**Work to be completed**
Only the lines with the string "California" are needed; return each of them from the entries below.

Records from a collection:
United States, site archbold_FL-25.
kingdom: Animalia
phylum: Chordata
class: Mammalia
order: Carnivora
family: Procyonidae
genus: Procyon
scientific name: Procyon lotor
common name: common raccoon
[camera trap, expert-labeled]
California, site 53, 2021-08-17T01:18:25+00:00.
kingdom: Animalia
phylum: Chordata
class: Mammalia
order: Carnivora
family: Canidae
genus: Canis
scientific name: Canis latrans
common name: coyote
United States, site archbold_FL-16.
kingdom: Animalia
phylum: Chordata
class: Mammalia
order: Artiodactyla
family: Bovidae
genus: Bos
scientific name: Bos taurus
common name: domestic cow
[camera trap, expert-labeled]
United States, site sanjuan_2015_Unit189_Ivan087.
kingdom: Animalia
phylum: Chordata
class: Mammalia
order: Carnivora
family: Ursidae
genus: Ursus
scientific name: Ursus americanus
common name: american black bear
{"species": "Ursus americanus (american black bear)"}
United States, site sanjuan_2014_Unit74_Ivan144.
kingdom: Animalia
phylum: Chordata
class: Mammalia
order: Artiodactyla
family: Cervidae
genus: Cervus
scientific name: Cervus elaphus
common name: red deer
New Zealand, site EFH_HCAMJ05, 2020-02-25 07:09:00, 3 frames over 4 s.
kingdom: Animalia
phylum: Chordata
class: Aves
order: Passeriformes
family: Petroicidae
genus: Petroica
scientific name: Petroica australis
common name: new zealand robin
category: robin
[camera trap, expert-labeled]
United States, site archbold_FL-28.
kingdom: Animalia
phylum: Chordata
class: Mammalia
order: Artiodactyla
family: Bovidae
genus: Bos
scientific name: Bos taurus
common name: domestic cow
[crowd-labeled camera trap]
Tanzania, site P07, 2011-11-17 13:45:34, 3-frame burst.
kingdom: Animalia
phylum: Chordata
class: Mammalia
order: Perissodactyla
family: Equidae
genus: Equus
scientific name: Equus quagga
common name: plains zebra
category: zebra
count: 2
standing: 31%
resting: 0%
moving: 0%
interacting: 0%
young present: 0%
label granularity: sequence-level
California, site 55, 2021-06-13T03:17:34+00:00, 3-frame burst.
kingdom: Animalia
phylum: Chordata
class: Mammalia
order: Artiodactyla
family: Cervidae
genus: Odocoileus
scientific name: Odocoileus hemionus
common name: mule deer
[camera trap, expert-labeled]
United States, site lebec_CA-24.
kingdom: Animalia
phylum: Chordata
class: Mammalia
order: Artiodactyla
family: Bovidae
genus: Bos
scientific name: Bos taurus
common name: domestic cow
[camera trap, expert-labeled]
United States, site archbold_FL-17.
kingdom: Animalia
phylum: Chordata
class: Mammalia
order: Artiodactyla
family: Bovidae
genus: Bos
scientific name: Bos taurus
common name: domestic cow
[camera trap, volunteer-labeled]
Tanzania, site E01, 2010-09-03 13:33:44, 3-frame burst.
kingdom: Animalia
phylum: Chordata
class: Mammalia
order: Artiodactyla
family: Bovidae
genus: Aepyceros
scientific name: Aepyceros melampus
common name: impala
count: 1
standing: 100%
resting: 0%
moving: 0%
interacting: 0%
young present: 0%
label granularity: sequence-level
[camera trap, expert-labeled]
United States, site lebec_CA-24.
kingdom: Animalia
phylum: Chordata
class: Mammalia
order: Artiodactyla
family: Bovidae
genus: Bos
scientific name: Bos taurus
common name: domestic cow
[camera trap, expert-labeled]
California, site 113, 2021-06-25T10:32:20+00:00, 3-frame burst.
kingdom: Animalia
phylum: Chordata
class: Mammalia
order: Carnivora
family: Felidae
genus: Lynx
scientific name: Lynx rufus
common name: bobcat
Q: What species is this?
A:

**Solution for this exercise**
California, site 53, 2021-08-17T01:18:25+00:00.
California, site 55, 2021-06-13T03:17:34+00:00, 3-frame burst.
California, site 113, 2021-06-25T10:32:20+00:00, 3-frame burst.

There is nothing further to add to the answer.